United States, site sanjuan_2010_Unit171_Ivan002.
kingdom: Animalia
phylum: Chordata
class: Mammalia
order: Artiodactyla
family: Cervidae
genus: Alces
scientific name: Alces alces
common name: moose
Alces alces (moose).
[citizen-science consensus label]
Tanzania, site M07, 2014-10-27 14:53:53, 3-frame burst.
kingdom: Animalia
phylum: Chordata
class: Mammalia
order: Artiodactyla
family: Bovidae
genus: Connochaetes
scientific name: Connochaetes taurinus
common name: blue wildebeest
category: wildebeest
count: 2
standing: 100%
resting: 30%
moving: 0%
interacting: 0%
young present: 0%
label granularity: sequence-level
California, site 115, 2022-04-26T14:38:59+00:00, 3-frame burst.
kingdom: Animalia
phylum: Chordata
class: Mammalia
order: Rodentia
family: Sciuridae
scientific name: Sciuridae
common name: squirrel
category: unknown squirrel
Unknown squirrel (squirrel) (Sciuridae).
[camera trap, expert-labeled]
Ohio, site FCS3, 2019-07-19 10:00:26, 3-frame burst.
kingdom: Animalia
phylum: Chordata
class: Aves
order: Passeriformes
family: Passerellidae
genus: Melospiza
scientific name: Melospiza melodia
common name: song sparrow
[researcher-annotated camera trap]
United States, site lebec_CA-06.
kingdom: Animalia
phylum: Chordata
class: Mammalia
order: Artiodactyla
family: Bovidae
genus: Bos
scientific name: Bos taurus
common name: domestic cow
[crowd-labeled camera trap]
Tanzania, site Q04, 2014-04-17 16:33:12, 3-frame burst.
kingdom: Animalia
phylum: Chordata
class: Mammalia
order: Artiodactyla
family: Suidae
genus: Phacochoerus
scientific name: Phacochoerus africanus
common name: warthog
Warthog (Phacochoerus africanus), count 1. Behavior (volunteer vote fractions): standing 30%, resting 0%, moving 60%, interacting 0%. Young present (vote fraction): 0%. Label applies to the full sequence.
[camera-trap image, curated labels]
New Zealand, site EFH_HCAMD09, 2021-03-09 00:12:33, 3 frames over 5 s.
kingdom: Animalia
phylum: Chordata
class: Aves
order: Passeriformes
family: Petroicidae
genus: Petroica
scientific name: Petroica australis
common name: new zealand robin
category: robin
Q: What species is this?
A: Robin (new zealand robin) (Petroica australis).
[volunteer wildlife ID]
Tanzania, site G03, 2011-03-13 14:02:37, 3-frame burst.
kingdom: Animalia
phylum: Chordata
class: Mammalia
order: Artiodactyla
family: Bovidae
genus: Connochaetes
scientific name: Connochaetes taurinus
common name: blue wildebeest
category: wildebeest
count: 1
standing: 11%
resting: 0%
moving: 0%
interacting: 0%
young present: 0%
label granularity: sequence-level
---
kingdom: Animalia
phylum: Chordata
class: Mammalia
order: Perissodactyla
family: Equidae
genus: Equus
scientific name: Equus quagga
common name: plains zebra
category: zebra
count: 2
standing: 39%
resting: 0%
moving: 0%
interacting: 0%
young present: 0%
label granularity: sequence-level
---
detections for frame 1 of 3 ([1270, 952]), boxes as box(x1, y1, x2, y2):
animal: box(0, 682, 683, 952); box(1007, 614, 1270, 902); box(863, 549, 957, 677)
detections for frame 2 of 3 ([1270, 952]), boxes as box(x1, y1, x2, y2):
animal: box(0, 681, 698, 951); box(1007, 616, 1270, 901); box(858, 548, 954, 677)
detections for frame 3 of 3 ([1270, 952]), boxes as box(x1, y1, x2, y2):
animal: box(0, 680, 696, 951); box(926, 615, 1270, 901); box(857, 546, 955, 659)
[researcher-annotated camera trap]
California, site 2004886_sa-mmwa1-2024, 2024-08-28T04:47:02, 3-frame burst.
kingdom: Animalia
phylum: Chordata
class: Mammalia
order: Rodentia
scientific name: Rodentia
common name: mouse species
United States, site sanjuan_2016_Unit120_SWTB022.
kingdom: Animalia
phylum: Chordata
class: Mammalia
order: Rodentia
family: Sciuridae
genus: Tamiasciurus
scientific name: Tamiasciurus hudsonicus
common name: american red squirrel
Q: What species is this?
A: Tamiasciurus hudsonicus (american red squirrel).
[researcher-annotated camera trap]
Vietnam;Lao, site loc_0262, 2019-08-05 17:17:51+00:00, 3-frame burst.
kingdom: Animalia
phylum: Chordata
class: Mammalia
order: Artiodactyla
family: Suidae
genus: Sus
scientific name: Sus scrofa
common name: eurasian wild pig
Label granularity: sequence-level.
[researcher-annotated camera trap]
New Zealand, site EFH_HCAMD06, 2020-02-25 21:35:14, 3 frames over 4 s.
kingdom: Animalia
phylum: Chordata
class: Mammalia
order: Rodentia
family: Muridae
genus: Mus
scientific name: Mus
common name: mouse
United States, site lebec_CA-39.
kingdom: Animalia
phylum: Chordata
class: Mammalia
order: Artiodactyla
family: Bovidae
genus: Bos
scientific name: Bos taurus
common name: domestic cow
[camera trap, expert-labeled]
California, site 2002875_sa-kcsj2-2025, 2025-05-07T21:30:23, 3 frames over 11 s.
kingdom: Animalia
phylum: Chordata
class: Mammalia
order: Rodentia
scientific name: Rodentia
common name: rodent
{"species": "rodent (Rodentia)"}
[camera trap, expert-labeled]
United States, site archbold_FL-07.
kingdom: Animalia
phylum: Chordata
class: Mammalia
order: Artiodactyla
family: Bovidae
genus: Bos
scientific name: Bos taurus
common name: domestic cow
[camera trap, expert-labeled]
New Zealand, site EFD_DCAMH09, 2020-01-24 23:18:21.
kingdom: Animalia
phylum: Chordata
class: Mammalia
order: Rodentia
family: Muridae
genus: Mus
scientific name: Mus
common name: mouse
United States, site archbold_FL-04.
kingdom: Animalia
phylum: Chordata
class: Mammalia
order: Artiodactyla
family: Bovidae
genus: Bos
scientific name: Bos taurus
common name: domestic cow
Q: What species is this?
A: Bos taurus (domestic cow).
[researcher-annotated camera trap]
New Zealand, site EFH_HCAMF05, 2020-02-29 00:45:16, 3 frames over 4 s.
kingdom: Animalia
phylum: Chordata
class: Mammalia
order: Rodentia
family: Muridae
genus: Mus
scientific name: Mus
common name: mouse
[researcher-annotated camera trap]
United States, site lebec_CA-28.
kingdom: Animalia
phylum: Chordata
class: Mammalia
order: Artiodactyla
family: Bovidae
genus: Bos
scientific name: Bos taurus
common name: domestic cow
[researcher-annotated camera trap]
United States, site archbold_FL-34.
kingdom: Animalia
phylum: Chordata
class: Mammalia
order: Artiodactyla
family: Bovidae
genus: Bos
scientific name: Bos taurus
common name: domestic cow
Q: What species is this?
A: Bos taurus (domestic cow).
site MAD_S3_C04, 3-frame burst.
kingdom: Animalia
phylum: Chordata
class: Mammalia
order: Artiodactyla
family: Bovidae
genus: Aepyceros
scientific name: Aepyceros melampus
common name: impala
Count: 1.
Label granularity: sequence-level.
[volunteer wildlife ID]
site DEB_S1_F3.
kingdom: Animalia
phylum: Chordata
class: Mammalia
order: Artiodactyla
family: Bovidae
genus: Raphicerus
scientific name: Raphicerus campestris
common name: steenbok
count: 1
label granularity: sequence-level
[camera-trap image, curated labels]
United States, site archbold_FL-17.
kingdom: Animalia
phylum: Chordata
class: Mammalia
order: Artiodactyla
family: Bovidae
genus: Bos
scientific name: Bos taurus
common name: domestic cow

#####

What to do — Make a verbatim transcription of all the material.

Exercise response —
United States, site sanjuan_2010_Unit171_Ivan002.
kingdom: Animalia
phylum: Chordata
class: Mammalia
order: Artiodactyla
family: Cervidae
genus: Alces
scientific name: Alces alces
common name: moose
Alces alces (moose).
[citizen-science consensus label]
Tanzania, site M07, 2014-10-27 14:53:53, 3-frame burst.
kingdom: Animalia
phylum: Chordata
class: Mammalia
order: Artiodactyla
family: Bovidae
genus: Connochaetes
scientific name: Connochaetes taurinus
common name: blue wildebeest
category: wildebeest
count: 2
standing: 100%
resting: 30%
moving: 0%
interacting: 0%
young present: 0%
label granularity: sequence-level
California, site 115, 2022-04-26T14:38:59+00:00, 3-frame burst.
kingdom: Animalia
phylum: Chordata
class: Mammalia
order: Rodentia
family: Sciuridae
scientific name: Sciuridae
common name: squirrel
category: unknown squirrel
Unknown squirrel (squirrel) (Sciuridae).
[camera trap, expert-labeled]
Ohio, site FCS3, 2019-07-19 10:00:26, 3-frame burst.
kingdom: Animalia
phylum: Chordata
class: Aves
order: Passeriformes
family: Passerellidae
genus: Melospiza
scientific name: Melospiza melodia
common name: song sparrow
[researcher-annotated camera trap]
United States, site lebec_CA-06.
kingdom: Animalia
phylum: Chordata
class: Mammalia
order: Artiodactyla
family: Bovidae
genus: Bos
scientific name: Bos taurus
common name: domestic cow
[crowd-labeled camera trap]
Tanzania, site Q04, 2014-04-17 16:33:12, 3-frame burst.
kingdom: Animalia
phylum: Chordata
class: Mammalia
order: Artiodactyla
family: Suidae
genus: Phacochoerus
scientific name: Phacochoerus africanus
common name: warthog
Warthog (Phacochoerus africanus), count 1. Behavior (volunteer vote fractions): standing 30%, resting 0%, moving 60%, interacting 0%. Young present (vote fraction): 0%. Label applies to the full sequence.
[camera-trap image, curated labels]
New Zealand, site EFH_HCAMD09, 2021-03-09 00:12:33, 3 frames over 5 s.
kingdom: Animalia
phylum: Chordata
class: Aves
order: Passeriformes
family: Petroicidae
genus: Petroica
scientific name: Petroica australis
common name: new zealand robin
category: robin
Q: What species is this?
A: Robin (new zealand robin) (Petroica australis).
[volunteer wildlife ID]
Tanzania, site G03, 2011-03-13 14:02:37, 3-frame burst.
kingdom: Animalia
phylum: Chordata
class: Mammalia
order: Artiodactyla
family: Bovidae
genus: Connochaetes
scientific name: Connochaetes taurinus
common name: blue wildebeest
category: wildebeest
count: 1
standing: 11%
resting: 0%
moving: 0%
interacting: 0%
young present: 0%
label granularity: sequence-level
---
kingdom: Animalia
phylum: Chordata
class: Mammalia
order: Perissodactyla
family: Equidae
genus: Equus
scientific name: Equus quagga
common name: plains zebra
category: zebra
count: 2
standing: 39%
resting: 0%
moving: 0%
interacting: 0%
young present: 0%
label granularity: sequence-level
---
detections for frame 1 of 3 ([1270, 952]), boxes as box(x1, y1, x2, y2):
animal: box(0, 682, 683, 952); box(1007, 614, 1270, 902); box(863, 549, 957, 677)
detections for frame 2 of 3 ([1270, 952]), boxes as box(x1, y1, x2, y2):
animal: box(0, 681, 698, 951); box(1007, 616, 1270, 901); box(858, 548, 954, 677)
detections for frame 3 of 3 ([1270, 952]), boxes as box(x1, y1, x2, y2):
animal: box(0, 680, 696, 951); box(926, 615, 1270, 901); box(857, 546, 955, 659)
[researcher-annotated camera trap]
California, site 2004886_sa-mmwa1-2024, 2024-08-28T04:47:02, 3-frame burst.
kingdom: Animalia
phylum: Chordata
class: Mammalia
order: Rodentia
scientific name: Rodentia
common name: mouse species
United States, site sanjuan_2016_Unit120_SWTB022.
kingdom: Animalia
phylum: Chordata
class: Mammalia
order: Rodentia
family: Sciuridae
genus: Tamiasciurus
scientific name: Tamiasciurus hudsonicus
common name: american red squirrel
Q: What species is this?
A: Tamiasciurus hudsonicus (american red squirrel).
[researcher-annotated camera trap]
Vietnam;Lao, site loc_0262, 2019-08-05 17:17:51+00:00, 3-frame burst.
kingdom: Animalia
phylum: Chordata
class: Mammalia
order: Artiodactyla
family: Suidae
genus: Sus
scientific name: Sus scrofa
common name: eurasian wild pig
Label granularity: sequence-level.
[researcher-annotated camera trap]
New Zealand, site EFH_HCAMD06, 2020-02-25 21:35:14, 3 frames over 4 s.
kingdom: Animalia
phylum: Chordata
class: Mammalia
order: Rodentia
family: Muridae
genus: Mus
scientific name: Mus
common name: mouse
United States, site lebec_CA-39.
kingdom: Animalia
phylum: Chordata
class: Mammalia
order: Artiodactyla
family: Bovidae
genus: Bos
scientific name: Bos taurus
common name: domestic cow
[camera trap, expert-labeled]
California, site 2002875_sa-kcsj2-2025, 2025-05-07T21:30:23, 3 frames over 11 s.
kingdom: Animalia
phylum: Chordata
class: Mammalia
order: Rodentia
scientific name: Rodentia
common name: rodent
{"species": "rodent (Rodentia)"}
[camera trap, expert-labeled]
United States, site archbold_FL-07.
kingdom: Animalia
phylum: Chordata
class: Mammalia
order: Artiodactyla
family: Bovidae
genus: Bos
scientific name: Bos taurus
common name: domestic cow
[camera trap, expert-labeled]
New Zealand, site EFD_DCAMH09, 2020-01-24 23:18:21.
kingdom: Animalia
phylum: Chordata
class: Mammalia
order: Rodentia
family: Muridae
genus: Mus
scientific name: Mus
common name: mouse
United States, site archbold_FL-04.
kingdom: Animalia
phylum: Chordata
class: Mammalia
order: Artiodactyla
family: Bovidae
genus: Bos
scientific name: Bos taurus
common name: domestic cow
Q: What species is this?
A: Bos taurus (domestic cow).
[researcher-annotated camera trap]
New Zealand, site EFH_HCAMF05, 2020-02-29 00:45:16, 3 frames over 4 s.
kingdom: Animalia
phylum: Chordata
class: Mammalia
order: Rodentia
family: Muridae
genus: Mus
scientific name: Mus
common name: mouse
[researcher-annotated camera trap]
United States, site lebec_CA-28.
kingdom: Animalia
phylum: Chordata
class: Mammalia
order: Artiodactyla
family: Bovidae
genus: Bos
scientific name: Bos taurus
common name: domestic cow
[researcher-annotated camera trap]
United States, site archbold_FL-34.
kingdom: Animalia
phylum: Chordata
class: Mammalia
order: Artiodactyla
family: Bovidae
genus: Bos
scientific name: Bos taurus
common name: domestic cow
Q: What species is this?
A: Bos taurus (domestic cow).
site MAD_S3_C04, 3-frame burst.
kingdom: Animalia
phylum: Chordata
class: Mammalia
order: Artiodactyla
family: Bovidae
genus: Aepyceros
scientific name: Aepyceros melampus
common name: impala
Count: 1.
Label granularity: sequence-level.
[volunteer wildlife ID]
site DEB_S1_F3.
kingdom: Animalia
phylum: Chordata
class: Mammalia
order: Artiodactyla
family: Bovidae
genus: Raphicerus
scientific name: Raphicerus campestris
common name: steenbok
count: 1
label granularity: sequence-level
[camera-trap image, curated labels]
United States, site archbold_FL-17.
kingdom: Animalia
phylum: Chordata
class: Mammalia
order: Artiodactyla
family: Bovidae
genus: Bos
scientific name: Bos taurus
common name: domestic cow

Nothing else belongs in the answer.